J’oserais dire que parfois j’ai voulu m’éloigner de tout cela, mais une
attraction irrésistible m’en a toujours empêché. Je prie pour avoir la grâce d’aimer
et d’adorer Dieu sans faille jusqu’à mon dernier souffle, et dans l’au-delà de
cette vie terrestre.
Dans la vie
du groupe de prière s’offraient les Séminaires dans la Vie de l’Esprit. De
mémoire il me semble que ça durait sept semaines. En fait, sept rencontres avec
enseignements sur le rôle de l’Esprit Saint dans l’Église, les charismes et
dons qu’il nous fait, les fruits qu’il nous permet de produire, etc. J’avais
reçu le sacrement de Confirmation alors que j’étais en deuxième année du
primaire. En fait, je n’ai vécu que l’imposition des mains et l’onction du
Saint-Chrême (ainsi que le fameux ‘soufflet’ que certains appellent ‘la claque’

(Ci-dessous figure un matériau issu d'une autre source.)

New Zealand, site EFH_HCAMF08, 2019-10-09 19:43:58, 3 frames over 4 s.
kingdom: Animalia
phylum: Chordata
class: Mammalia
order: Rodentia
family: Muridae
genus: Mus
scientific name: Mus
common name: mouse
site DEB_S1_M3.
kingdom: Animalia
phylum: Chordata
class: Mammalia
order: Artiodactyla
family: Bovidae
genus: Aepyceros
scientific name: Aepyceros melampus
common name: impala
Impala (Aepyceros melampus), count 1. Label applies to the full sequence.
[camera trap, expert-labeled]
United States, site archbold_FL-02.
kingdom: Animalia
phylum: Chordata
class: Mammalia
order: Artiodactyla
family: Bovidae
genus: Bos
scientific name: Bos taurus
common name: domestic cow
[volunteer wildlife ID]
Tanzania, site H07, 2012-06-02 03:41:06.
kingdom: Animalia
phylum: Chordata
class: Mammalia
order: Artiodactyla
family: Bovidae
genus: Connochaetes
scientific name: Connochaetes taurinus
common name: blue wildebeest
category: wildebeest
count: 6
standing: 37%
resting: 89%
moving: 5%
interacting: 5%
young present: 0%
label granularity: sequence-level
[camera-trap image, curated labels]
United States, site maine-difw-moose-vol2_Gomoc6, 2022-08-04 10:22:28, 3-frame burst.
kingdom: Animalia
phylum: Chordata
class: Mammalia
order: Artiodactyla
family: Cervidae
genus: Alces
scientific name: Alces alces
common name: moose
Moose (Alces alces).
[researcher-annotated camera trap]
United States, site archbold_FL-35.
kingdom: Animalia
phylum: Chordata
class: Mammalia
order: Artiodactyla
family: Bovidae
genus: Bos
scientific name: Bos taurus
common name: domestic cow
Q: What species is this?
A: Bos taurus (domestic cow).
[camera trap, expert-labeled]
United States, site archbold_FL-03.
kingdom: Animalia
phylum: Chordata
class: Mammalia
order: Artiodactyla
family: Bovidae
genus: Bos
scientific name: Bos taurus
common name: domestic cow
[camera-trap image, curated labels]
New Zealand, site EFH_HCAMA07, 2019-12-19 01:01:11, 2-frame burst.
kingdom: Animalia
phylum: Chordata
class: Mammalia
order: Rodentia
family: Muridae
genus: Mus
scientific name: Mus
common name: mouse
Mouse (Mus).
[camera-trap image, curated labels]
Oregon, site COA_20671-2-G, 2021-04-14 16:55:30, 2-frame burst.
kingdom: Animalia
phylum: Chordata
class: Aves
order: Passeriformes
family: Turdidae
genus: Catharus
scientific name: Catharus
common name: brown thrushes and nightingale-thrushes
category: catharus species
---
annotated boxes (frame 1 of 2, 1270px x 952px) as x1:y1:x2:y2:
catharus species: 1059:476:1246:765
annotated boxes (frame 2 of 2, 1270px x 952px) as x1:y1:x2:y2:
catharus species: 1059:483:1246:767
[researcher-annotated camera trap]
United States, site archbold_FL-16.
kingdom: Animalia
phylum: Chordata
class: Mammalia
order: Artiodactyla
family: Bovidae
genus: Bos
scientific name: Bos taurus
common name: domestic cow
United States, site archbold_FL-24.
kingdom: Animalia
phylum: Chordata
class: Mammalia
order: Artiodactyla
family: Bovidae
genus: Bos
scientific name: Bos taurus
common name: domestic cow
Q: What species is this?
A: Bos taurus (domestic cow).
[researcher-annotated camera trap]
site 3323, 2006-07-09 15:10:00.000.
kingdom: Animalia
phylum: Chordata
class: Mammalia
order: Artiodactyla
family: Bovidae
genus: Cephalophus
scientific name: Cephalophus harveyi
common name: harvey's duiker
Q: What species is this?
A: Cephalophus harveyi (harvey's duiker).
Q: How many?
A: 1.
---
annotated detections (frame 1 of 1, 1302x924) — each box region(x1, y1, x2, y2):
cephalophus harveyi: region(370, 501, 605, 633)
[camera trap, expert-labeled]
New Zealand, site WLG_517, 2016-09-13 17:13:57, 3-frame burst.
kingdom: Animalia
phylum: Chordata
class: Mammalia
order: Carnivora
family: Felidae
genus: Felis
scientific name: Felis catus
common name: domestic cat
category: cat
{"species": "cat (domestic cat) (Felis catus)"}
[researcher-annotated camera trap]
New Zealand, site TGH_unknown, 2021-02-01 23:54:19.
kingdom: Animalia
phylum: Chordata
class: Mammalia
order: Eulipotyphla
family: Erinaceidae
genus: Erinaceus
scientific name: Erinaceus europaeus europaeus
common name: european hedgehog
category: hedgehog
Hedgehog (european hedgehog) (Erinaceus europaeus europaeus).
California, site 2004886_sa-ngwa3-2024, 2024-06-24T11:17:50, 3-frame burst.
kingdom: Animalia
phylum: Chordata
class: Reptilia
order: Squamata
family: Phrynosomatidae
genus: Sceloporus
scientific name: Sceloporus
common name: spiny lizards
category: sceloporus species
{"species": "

de l’évêque. Dans mon cas, je me rappelle plutôt un geste amical, qui signifiait
un envoi en mission) puisqu’une grave bronchite me retenait au lit. Mes parents
m’ont amené à l’église juste pour le temps du rituel, et on m’a fait passer
plus vite pour me ménager, et surtout éviter que je la donne à tout le monde. Un
souvenir furtif et lointain, ayant eu peu d’impact apparent.
Au cours
des soirées de Séminaire, après plusieurs semaines de formation, nous étions invités
à vivre en toute connaissance de cause, l’imposition des mains par le groupe de
soutien, et ainsi prier pour demander l’effusion de l’Esprit Saint. Mais de
quoi s’agit-il? Eh bien, voilà qu’à dix-neuf ans je désirais comme je ne l’avais jamais
désiré, ardemment et consciemment, ‘réactiver’ cette puissance divine qui m’habitait
déjà depuis le baptême mais se trouvait comme en ‘dormance’, en quelque sorte. Et
Dieu a entendu notre prière. Je fus profondément bouleversé, jusqu’aux larmes,
par une conviction puissante que Dieu m’aimait personnellement et
inconditionnellement et voulait avoir besoin de moi dans son grand projet de
Vie et d’Amour pour la terre.
Bien entendu, le fait que cinq ou six personnes te donnent toute leur attention, prient sur toi, prononcent des paroles inspirées et inspirantes, te touchent si délicatement et tendrement à la tête et aux épaules, cela a de quoi déclencher des émotions, au plan purement humain. Surtout quand on a peu confiance en soi, qu’on a de la difficulté à s’aimer soi-même. Cette vague d’amour ne peut que nous atteindre profondément. Je dirais même que, à cette occasion, j’ai vécu de véritables guérisons psychologiques et je sais que c’est l’œuvre de Dieu. La preuve : cette effusion a propulsé mes choix de vie dans une direction inattendue; ça a influencé toute mon existence, orienté radicalement ma spiritualité, et le fait toujours près de cinq décennies plus tard! Cela ne pouvait pas être qu’émotif et sentimental, un coup de tête ou de cœur passager. Cela s’avérerait permanent : j’avais vécu un ‘transfert’ spirituel, un tête-à-cœur, ce dernier n’excluant pas le premier, mais le cœur devenant la Résidence officielle du Seigneur, dans mon cas.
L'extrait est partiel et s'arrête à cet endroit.